DOCUMENT –
....................
So, two conflicting takes on this:

  1. RFC 2396 says that URI path separator is a single slash.
  2. POSIX path definition says that "Multiple successive slashes are considered to be the same as one slash".

Since we stand at an intersection of the two, I vote that we go with whatever's implemented, which at the moment seems to be the second option.

pjz avatar Apr 17 '13 19:04 pjz

Interesting. A twist: someone registered the empty string as their username on Gittip. I would expect this to show me their profile:

https://www.gittip.com//

chadwhitacre avatar Apr 18 '13 19:04 chadwhitacre

Treating double slashes as a single slash in URLs is very common practice. I've seen it in a bunch of places (mostly from bad code requesting URLs with repeated slashes and never getting fixed because it didn't break anything). It appears to be the default behavior of both Apache and Nginx and I'm pretty sure I've seen this behavior from IIS (I can't think of a quick way I can check that right now).

Playing with URLs in my existing browser tabs, Google, DuckDuckGo and others ignore the repeated slashes, Github gives a 404.

bruceadams avatar Jun 01 '13 11:06 bruceadams

Okay, so the issue I see with this is: what if there are files: /.spt and /index.html.spt , and someone hits / ? which do they get? is there an implied empty string after every / ? and it overrides the fallback paths? Is .spt a valid filename? (note that it will be a 'hidden' file under unix) This seems orthogonal to the issue of // vs /, but I think it's related enough that if we answer it, it might give us a clue how to answer the // vs / problem.

pjz avatar Jun 04 '13 13:06 pjz

It appears that Flask also treats multiple successive slashes as a single slash, for what it's worth.

lyndsysimon avatar Jun 04 '13 13:06 lyndsysimon

I think this is fine as-is. If you really want to differentiate you can make a wildcard sptfile.

pjz avatar Jun 20 '13 15:06 pjz

Doesn't seem right to me. http://www.example.com// should be 404.

chadwhitacre avatar Jun 20 '13 15:06 chadwhitacre

I want https://www.gittip.com// to match %username with path['username'] set to ''.

chadwhitacre avatar Jun 20 '13 15:06 chadwhitacre

Because some schmoe changed their username on Gittip to the empty string, and I want to be like, "Sure! Go ahead!" :-)
....................
TASKS TO COMPLETE –
(1) Using the thread about double slashes in URLs, decide whether each statement agrees with it, answering yes or no and quoting the deciding words: (a) RFC 2396 treats a single slash as the URI path separator; (b) Github ignores repeated slashes; (c) Flask treats multiple successive slashes as one.
(2) Give the usernames of everyone who posted in the thread about double slashes in URLs.
(3) Carry the thread about double slashes in URLs forward from its last post.

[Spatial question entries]
....................
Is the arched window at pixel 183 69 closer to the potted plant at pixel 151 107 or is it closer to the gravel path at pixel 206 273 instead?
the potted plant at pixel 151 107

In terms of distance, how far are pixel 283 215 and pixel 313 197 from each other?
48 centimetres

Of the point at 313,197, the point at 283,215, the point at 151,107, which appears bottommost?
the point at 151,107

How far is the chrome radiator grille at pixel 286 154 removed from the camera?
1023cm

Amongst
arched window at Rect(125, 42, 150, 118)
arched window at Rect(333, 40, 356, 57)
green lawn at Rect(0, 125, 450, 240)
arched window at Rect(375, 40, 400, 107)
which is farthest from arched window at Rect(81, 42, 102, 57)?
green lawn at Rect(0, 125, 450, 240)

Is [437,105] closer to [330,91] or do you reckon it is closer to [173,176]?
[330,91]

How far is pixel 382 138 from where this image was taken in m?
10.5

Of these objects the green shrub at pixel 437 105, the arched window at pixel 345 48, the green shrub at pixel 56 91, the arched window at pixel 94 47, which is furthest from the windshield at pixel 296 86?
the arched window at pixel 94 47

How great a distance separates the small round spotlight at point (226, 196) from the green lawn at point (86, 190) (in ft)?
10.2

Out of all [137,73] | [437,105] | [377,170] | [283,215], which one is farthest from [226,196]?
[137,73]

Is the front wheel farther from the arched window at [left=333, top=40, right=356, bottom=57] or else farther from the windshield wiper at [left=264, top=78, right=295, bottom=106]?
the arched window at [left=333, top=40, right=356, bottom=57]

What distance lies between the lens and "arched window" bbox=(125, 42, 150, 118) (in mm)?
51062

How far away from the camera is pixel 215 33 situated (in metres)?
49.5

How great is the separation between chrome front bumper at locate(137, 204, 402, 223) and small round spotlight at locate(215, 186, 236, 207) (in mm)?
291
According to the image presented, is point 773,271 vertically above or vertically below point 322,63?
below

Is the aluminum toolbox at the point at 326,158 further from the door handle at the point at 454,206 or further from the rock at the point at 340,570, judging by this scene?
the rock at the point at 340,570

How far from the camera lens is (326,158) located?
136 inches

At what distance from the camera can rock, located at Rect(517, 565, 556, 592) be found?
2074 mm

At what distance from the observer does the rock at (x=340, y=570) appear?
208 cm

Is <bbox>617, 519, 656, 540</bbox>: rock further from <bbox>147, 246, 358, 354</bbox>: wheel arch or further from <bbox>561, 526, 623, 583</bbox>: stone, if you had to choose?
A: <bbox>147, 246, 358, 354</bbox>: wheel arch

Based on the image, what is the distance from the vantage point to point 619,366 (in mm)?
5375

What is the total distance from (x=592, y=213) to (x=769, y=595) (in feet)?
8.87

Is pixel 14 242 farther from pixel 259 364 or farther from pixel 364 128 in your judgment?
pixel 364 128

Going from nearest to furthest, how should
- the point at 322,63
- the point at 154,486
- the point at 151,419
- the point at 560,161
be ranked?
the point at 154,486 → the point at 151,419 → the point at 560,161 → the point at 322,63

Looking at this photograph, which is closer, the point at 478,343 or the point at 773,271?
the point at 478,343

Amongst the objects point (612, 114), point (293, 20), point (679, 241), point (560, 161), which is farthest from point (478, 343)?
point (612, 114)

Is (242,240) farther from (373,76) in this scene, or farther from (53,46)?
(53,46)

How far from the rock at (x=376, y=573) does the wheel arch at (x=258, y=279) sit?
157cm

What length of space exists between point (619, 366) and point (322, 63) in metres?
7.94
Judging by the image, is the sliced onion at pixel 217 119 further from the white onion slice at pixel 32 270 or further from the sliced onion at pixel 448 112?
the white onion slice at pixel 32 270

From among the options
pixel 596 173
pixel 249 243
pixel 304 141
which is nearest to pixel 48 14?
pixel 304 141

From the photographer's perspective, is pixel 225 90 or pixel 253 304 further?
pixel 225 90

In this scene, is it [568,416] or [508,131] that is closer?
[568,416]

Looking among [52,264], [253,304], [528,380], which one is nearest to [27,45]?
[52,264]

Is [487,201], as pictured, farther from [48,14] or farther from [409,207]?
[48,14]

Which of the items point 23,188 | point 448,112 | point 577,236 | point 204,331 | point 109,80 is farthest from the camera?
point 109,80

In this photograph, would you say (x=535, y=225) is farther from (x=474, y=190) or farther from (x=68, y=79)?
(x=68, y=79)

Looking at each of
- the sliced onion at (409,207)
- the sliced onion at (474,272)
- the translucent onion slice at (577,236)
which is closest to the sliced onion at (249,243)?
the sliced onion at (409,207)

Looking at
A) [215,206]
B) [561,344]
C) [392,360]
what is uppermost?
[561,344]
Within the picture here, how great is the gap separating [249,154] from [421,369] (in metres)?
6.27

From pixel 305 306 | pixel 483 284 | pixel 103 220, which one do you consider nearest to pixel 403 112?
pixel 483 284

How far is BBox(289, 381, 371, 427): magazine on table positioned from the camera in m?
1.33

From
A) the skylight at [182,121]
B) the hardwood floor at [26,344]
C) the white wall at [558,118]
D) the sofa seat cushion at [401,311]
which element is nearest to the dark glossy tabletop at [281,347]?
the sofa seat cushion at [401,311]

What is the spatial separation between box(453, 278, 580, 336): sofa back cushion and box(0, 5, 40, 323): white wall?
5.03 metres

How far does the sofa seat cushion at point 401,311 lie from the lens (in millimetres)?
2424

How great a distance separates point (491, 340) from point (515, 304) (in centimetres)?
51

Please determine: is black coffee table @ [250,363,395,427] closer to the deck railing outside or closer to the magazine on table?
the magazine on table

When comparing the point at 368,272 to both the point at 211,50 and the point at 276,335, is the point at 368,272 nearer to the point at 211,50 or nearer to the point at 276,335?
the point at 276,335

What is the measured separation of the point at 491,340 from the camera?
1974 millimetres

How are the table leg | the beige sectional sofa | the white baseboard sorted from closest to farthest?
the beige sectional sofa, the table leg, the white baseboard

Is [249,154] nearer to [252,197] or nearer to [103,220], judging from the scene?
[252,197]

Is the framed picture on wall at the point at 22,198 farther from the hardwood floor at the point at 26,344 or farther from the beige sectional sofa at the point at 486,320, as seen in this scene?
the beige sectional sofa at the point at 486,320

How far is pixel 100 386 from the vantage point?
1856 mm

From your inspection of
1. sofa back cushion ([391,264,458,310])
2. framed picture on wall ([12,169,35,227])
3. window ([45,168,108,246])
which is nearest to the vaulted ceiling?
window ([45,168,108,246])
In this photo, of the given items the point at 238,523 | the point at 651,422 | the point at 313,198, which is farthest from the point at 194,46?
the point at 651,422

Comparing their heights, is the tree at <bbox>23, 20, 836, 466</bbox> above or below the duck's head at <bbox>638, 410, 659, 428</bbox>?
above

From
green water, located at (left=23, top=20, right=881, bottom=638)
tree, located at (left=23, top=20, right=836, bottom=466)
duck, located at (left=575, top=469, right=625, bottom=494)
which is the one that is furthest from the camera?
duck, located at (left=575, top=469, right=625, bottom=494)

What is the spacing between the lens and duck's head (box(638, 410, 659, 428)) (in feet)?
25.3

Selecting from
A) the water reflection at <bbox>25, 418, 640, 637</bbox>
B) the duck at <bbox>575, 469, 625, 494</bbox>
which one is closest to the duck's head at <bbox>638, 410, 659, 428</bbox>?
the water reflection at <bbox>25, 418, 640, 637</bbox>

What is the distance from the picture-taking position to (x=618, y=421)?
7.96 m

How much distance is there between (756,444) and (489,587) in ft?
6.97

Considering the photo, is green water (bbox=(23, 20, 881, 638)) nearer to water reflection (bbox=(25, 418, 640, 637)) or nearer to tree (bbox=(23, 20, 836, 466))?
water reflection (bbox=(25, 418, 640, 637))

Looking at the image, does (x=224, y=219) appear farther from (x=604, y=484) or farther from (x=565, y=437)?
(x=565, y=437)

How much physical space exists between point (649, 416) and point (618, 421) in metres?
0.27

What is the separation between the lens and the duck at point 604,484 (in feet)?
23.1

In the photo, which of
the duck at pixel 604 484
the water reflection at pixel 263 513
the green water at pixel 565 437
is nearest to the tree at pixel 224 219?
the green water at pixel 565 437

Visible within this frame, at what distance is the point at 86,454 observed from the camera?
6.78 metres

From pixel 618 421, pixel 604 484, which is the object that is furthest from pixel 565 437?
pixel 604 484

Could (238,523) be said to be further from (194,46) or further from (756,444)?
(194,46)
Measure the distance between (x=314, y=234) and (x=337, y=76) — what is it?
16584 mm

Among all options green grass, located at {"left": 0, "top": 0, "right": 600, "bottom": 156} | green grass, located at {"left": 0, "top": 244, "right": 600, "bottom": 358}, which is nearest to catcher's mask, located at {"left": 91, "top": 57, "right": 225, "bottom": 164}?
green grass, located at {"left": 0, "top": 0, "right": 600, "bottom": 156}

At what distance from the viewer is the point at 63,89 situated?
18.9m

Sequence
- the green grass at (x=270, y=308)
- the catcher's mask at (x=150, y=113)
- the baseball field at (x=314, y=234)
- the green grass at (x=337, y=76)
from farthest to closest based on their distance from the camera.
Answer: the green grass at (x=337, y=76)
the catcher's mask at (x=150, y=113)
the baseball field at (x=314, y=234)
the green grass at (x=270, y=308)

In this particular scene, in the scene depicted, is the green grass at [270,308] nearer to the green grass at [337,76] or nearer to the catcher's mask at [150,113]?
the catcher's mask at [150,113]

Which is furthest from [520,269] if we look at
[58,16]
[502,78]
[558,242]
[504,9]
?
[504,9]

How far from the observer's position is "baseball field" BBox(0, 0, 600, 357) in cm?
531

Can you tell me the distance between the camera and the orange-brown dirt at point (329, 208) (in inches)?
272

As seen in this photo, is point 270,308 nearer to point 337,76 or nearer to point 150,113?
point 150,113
....................
OUTPUTS IN ORDER –
(1)
(a) Yes: "RFC 2396 says that URI path separator is a single slash."
(b) No: "Github gives a 404."
(c) Yes: "It appears that Flask also treats multiple successive slashes as a single slash"

(2) pjz, chadwhitacre, bruceadams, lyndsysimon

(3)
chadwhitacre avatar Jun 20 '13 15:06 chadwhitacre

what if there are files: /.spt and /index.html.spt , and someone hits / ? which do they get? is there an implied empty string after every / ? and it overrides the fallback paths? Is .spt a valid filename? (note that it will be a 'hidden' file under unix)

pjz avatar Jun 20 '13 15:06 pjz

If the only way to 'catch' that kind of filename is with a wildcard, I think we shouldn't do it.

pjz avatar Jun 20 '13 15:06 pjz

is there an implied empty string after every / ?

No, there's an actual empty string between every //. :-)

chadwhitacre avatar Jun 20 '13 16:06 chadwhitacre

Treating // as something different than / goes against defacto standards on the web. I'd love to find an RFC that speaks to this. (I have not yet found one.)

bruceadams avatar Jun 21 '13 04:06 bruceadams

Found this slightly-related reference while working on #195:

The "/" character may be used within HTTP to designate a hierarchical structure.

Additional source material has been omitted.